In the article, “The Tradition Effect: Framing Honor Crimes in Turkey,” by Dicle
Kogacioglu, defines the term ‘honor crimes’ in regards to Muslim developing
countries, such as Turkey (the case study), is portrayed to be a secular state
through their legal and institutional framework; however, the following
questions are stressed in terms of ‘honor crimes’ committed within Turkey: “Why do institutional practices that are
otherwise legitimized through their confrontation with tradition stop at the
door of honor killing? Why, when it comes to honor killings, does the Turkish
Republican contraposition of institution and tradition break down?”
Institutions within contemporary Turkey
deal with dilemmas in the ‘third world nationalism’ through the ideology of
hegemonic ways in regards to social and institutional framework—men are in
charge of the family and they determine the ‘women’s honor’ in reference to the
family—demonstrating the gender politics in Turkey. The term ‘honor crimes’ has
been defined as ‘the murder of a woman’ (by the members of her family) because
of the disapproval of her sexual behavior.
Thus, the observation leads into
focusing on the effects of practicing institutions in regards to the states
status of ‘modern identity’ and how the implications of violence against women
has become a symbol of ‘death by tradition’ in terms of ‘honor crimes’ in
Turkey—feminists must understand the subjectivity of ‘honor crimes’ are still
committed in Muslim developing countries and it has become a burden for all feminists-standpoints in regards to
accepting such gender politics within Turkey.
In the article, “Crafting and Educated
Housewife in Iran,” by Afsaneh Najmabadi, demonstrates the struggle for
Muslim women in the Middle East in regards to the Persian text portraying
pre-modern normative concepts of ‘wife and mother ethics’—from house to manager
of the house, to the educational regimes—women in contemporary Iran will be
observed on the differentiations of genders in the making.
In regards to the ethics mentioned in
the Persian text: “That the father, not
his wife, was the manager of the household and in charge of the disciple and
education of the children (sons, more specifically), and that the biological
mother was not necessarily and at times not preferably the nurturer and
caretaker of the child.” However, this notion was depicted through
modernist works, such as Hasht bihisht
(an earlier text on advice and ethics), instead of a woman becoming part of the
household, the woman is recognized as a ‘subjectivity’ under a man’s
management, but the woman has now become the manager of the household, as well
as committing to be the primary educator of her children. In other words,
motherhood has become a symbol of mediating two concepts through modernity for
women in the Middle East: Progress and women’s rights.

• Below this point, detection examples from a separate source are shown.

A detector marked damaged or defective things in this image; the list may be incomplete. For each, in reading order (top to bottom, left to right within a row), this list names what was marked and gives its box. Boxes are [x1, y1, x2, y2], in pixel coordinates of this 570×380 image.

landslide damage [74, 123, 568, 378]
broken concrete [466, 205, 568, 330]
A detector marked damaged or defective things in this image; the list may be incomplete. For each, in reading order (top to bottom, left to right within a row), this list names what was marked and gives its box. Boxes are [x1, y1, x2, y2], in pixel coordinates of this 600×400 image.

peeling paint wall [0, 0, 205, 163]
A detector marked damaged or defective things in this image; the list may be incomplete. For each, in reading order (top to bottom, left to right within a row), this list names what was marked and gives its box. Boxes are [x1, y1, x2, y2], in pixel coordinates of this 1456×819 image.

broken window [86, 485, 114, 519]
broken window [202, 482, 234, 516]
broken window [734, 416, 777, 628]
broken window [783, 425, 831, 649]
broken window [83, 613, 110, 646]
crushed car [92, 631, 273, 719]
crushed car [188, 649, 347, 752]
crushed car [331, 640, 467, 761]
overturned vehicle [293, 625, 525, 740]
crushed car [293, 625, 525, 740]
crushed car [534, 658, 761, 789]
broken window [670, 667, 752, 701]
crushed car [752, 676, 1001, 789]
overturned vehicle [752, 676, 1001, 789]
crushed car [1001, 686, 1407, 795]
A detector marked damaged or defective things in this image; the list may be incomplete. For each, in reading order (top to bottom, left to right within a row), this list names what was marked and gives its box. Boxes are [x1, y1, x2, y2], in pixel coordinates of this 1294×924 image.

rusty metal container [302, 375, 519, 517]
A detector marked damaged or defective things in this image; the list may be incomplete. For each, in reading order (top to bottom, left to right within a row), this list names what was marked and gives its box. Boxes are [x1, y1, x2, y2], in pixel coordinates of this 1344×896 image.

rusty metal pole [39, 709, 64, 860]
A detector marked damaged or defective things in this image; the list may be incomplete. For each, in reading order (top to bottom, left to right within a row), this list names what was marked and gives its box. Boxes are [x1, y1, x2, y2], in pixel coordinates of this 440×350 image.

The observation continues on with Kirmani’s
suggestion on the concept of second
school family—the mother of the child trains their them into developing
modern manners and ethics within the Islamic family (culture) structure—however,
disciplinary techniques have become a “general
feature in the rethinking of gender in the Iranian modernist imagination…” Thus,
Iranian women’s movement portrays “the
new individual self through literary, and a new social self through, patriotic
political activities.”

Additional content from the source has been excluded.